Obviously, the answer to that is "yes", since there are many things that are true but which we lack justified, true belief. For instance, someone will win a lottery in the near future despite many people believing they will win and none of them being justified. Further there are people who have convinced themselves that they do have justification because they've developed a system or received the numbers in a dream or whatever. At some point, one of those people might win the lottery and turn out to have true belief justified by whatever evidence they suppose they have.2
But you also ask whether religious knowledge can be persuasive based on religious experiences, which is a separate and trickier question. In the lottery case, few people would accept that some knowledge of future lottery results is justified. Even if someone really was justified in believing they knew future lottery numbers (by bribing the person who picks the numbers to somehow manipulate the results or inventing time travel), consider the difficulty involved in persuading someone else they have such knowledge. Only the most gullible would believe such a claim.3 There are just too many cases where something too good to be true is for most of us to take such extraordinary claims at face value no matter what the evidence.
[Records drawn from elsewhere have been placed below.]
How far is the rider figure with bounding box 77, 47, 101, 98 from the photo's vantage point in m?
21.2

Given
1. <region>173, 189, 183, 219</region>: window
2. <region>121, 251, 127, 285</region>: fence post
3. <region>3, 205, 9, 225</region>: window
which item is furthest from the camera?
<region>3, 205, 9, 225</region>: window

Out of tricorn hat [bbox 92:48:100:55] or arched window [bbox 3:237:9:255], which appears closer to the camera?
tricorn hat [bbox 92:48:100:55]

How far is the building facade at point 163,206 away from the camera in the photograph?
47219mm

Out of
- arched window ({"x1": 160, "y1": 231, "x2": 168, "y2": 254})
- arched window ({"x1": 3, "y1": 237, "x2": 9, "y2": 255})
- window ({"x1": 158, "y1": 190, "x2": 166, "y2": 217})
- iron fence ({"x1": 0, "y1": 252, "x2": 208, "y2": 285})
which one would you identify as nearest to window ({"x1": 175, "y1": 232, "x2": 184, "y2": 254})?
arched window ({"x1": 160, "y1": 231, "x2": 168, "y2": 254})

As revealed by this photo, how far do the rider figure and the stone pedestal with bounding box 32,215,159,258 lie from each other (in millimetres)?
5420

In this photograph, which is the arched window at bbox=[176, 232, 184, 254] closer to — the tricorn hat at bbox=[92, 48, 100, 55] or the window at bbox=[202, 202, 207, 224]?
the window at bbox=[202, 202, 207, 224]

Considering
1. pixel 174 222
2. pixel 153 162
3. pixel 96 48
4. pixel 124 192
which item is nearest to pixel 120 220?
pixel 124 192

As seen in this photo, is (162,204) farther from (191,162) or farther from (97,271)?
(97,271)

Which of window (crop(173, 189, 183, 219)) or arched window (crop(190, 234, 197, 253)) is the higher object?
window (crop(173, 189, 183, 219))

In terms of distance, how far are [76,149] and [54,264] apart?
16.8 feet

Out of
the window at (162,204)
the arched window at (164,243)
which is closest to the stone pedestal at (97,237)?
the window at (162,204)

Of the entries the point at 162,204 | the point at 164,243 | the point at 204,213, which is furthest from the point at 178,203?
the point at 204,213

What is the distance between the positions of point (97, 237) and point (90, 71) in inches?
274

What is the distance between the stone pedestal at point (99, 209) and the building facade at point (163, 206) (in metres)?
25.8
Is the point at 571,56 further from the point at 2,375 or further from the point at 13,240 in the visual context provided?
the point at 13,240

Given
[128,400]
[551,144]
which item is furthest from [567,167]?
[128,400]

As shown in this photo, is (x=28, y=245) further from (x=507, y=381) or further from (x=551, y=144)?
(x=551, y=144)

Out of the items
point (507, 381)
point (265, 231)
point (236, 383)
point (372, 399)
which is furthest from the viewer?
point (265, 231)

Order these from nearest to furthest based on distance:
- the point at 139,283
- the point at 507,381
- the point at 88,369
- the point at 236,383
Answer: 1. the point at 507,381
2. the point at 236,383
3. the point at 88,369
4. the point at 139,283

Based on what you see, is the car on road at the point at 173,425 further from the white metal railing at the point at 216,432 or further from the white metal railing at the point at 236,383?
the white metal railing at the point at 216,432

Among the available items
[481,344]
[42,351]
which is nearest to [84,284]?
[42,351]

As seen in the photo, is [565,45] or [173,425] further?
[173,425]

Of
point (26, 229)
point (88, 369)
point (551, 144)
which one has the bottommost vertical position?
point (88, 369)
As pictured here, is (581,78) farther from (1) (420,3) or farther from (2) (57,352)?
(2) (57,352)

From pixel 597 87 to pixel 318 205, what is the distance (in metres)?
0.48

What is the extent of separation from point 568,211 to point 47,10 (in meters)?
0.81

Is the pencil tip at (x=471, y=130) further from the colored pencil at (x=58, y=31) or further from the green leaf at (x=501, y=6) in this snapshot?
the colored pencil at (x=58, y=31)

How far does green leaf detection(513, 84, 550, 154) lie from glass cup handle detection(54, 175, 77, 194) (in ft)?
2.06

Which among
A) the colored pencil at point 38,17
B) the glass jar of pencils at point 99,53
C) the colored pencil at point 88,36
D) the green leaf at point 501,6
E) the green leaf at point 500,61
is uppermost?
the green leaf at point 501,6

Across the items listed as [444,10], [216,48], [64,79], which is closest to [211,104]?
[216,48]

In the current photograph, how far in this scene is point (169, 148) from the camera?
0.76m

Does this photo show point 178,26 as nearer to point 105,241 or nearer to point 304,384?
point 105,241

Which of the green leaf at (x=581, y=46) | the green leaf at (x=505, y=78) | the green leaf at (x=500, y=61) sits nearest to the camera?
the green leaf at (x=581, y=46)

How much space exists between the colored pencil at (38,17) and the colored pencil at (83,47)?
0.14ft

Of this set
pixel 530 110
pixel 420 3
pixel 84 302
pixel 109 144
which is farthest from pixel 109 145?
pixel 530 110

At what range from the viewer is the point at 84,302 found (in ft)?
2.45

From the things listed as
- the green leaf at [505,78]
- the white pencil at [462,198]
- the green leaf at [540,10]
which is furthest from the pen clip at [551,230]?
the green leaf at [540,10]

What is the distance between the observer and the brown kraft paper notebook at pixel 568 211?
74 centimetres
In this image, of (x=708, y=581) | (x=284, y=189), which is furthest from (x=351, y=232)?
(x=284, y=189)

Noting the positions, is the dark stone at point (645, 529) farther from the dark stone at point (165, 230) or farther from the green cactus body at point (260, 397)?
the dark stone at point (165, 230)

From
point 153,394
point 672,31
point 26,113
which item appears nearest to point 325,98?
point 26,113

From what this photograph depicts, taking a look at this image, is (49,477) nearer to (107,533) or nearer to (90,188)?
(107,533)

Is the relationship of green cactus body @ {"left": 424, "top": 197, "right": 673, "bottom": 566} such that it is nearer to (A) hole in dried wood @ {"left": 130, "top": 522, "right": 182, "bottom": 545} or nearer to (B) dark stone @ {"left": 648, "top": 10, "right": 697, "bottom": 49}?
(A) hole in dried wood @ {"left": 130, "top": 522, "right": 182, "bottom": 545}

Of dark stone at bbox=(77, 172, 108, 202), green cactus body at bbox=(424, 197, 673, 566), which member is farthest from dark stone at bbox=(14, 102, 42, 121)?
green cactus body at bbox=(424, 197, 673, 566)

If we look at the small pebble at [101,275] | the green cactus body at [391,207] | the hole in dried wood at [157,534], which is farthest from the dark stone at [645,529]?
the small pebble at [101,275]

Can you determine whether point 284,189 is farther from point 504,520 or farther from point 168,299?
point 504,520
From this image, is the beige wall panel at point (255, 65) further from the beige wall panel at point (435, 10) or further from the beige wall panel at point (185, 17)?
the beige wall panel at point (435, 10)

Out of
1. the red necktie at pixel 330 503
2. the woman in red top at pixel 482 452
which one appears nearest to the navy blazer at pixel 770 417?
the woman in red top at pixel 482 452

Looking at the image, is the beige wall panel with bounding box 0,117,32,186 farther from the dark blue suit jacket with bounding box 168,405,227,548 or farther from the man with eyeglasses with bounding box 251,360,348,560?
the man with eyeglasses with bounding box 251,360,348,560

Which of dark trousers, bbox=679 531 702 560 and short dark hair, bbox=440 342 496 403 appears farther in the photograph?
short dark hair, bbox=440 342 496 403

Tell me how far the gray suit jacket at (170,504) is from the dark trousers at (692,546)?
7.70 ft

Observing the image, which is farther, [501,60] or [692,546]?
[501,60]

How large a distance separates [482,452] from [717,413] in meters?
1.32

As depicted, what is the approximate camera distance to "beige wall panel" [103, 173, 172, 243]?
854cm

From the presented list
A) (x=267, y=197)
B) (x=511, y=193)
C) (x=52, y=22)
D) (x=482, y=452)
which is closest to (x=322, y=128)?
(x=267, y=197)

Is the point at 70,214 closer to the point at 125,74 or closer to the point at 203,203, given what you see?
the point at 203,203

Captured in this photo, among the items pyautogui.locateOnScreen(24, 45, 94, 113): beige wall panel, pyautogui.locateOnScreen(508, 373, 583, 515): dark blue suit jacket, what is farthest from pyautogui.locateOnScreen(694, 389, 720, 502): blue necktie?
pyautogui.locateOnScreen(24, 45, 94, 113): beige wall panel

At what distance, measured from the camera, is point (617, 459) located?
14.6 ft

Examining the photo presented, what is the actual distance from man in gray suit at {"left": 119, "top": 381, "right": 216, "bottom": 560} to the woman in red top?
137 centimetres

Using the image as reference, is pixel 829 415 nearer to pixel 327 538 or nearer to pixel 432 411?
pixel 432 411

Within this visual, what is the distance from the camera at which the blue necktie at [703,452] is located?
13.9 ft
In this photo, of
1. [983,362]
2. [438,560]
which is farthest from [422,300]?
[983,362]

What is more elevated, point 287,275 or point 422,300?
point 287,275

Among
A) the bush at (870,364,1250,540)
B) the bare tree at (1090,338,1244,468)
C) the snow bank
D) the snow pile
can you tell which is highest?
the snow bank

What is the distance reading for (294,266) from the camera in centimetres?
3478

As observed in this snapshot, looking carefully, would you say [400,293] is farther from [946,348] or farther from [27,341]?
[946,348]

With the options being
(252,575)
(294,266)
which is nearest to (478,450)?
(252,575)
However, I wonder if your assumption that recent research has shown religious experiences to be unreliable holds. Polling data shows that, at least in the US, equal numbers of people report having "Religious and Mystical Experiences" and not having them. Global polls would likely show that most people have had those sorts of experiences. And history suggests that these sorts of experiences are overwhelmingly normal for humans. Extrapolating a bit, they seem least common among populations that have taken an a priori position against the possibility of such experiences. Confirmation bias would suggest that in those populations, evidence for such experiences is ignored and evidence against is highlighted.
Now it's certainly possible that more enlightened populations are justified in dismissing religious experiences, but starting with the position that they are not reliable evidence would be a form of begging the question.
As a Christian, I'm compelled to point out that Jesus didn't seem particularly concerned about convincing people that his claims were true. In fact, he was purposely vague on some points:
And [Jesus] said to them, “To you has been given the secret of the kingdom of God, but for those outside everything is in parables, so that
“they may indeed see but not perceive,
and may indeed hear but not understand,
lest they should turn and be forgiven.”
—Mark 4:11-12 (ESV)
This is a very difficult passage for me, and I'd imagine for many believers. It seems that God gives some people the ability to recognize him and does not give "the secret of the kingdom of God" to others. It seems that God may be hidden in plain sight. Make of that what you will.
Footnotes:
Unintentionally ironic.
This is a restatement of the Gettier problem, if I understand correctly. The main thrust is that a person may have justified, true belief, but not really know something. That does not seem relevant to your question, since you don't actually seem to promote the JTB formula.
I'm reminded of the BBC special in which a woman was convinced that the host (Derren Brown) had a fool-proof system for selecting horses. It turns out the woman was the victim of survivorship bias and that the "System" was a hoax. What strikes me as interesting about the show is that there are people who have the ability to successfully gamble on horse races, but it would be harder to convince skeptics of the ability since it's nowhere near perfect. Rather, the ability has more to do with expert risk management than some mystical ability to know which horses will win.